Assume two $\sigma-$finite measure spaces $(X,\mathcal{M},\mu)$ and $(Y,\mathcal{N},\nu)$. Consider a $\mathcal{M}\times\mathcal{N}$-measurable function $f$, and we are interested in computing $$ \int f d\left(\mu \times \nu\right) $$ where $\mu \times \nu$ is the product measure. I know the results of Fubini's theorem.

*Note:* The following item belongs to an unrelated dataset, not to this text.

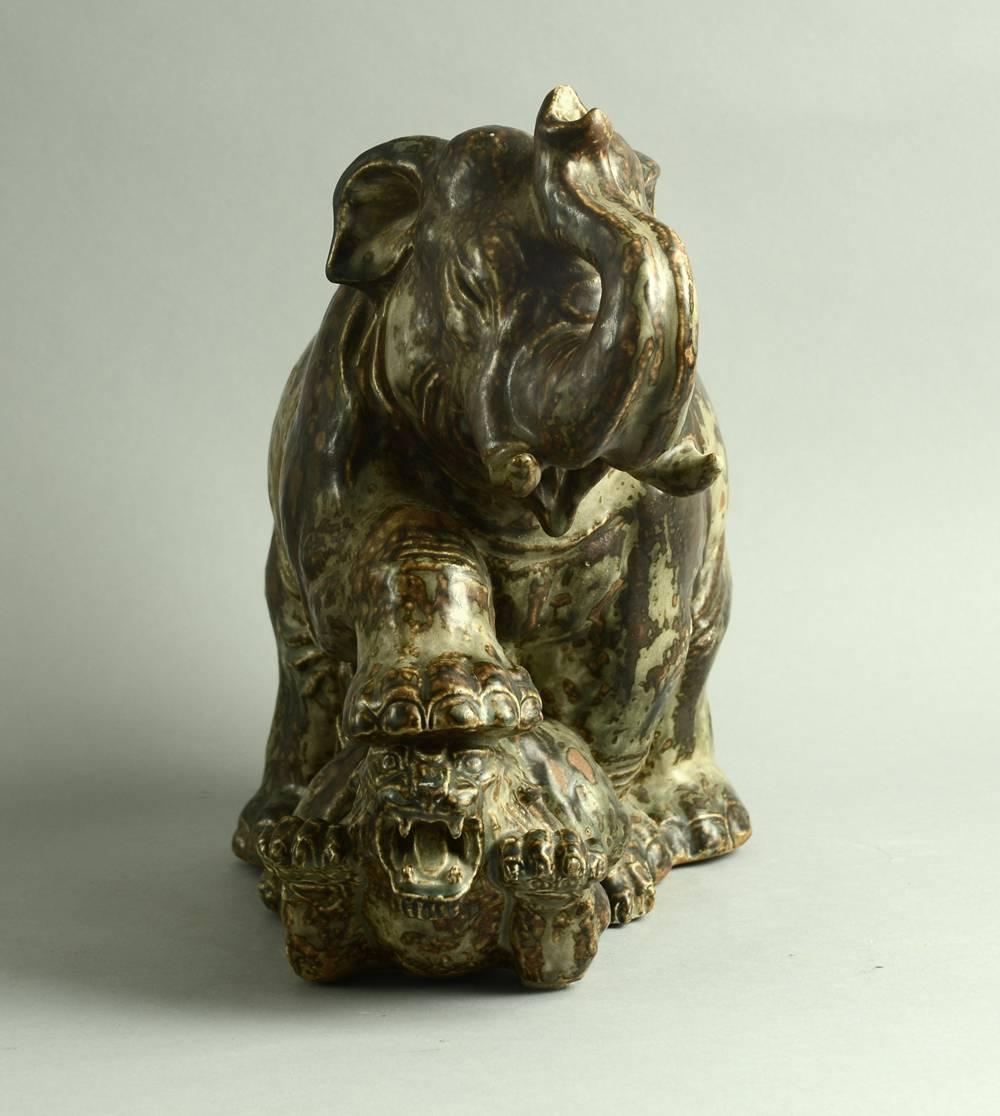 Stoneware statue of elephant and tiger with sung glaze, circa 1930s-1940s.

Lets assume that one first observes that $f(x,y)\in L^{1}(\mu)$ for fixed $y$ and $f(x,y)\in L^{1}(\nu)$ for fixed $x$. Then, he naively computes $$ \int \left[ \int f(x,y) d\mu(x) \right]d\nu(y) $$ and $$ \int \left[ \int f(x,y) d\nu(y) \right]d\mu(x) $$ . and, he notices that the value of these two integral exist and are equal.
I have two questions:
1) Whether we can find a case as I described above?
2) Provided that we can find such an example, can we conclude that $f \in L^{1}(\mu \times \nu)$, and value of $ \int f d\left(\mu \times \nu\right) $ equal to the $\int \left[ \int f(x,y) d\nu(y) \right]d\mu(x)=\int \left[ \int f(x,y) d\mu(x) \right]d\nu(y)$.
EDIT: Answer: Assume the following function
$$ f=\begin{cases} 0 & (x,y)=(0,0)\\\frac{xy}{(x^2+y^2)^2} & \mbox{else}\end{cases} $$ It is exactly an example which satisfies the above conditions.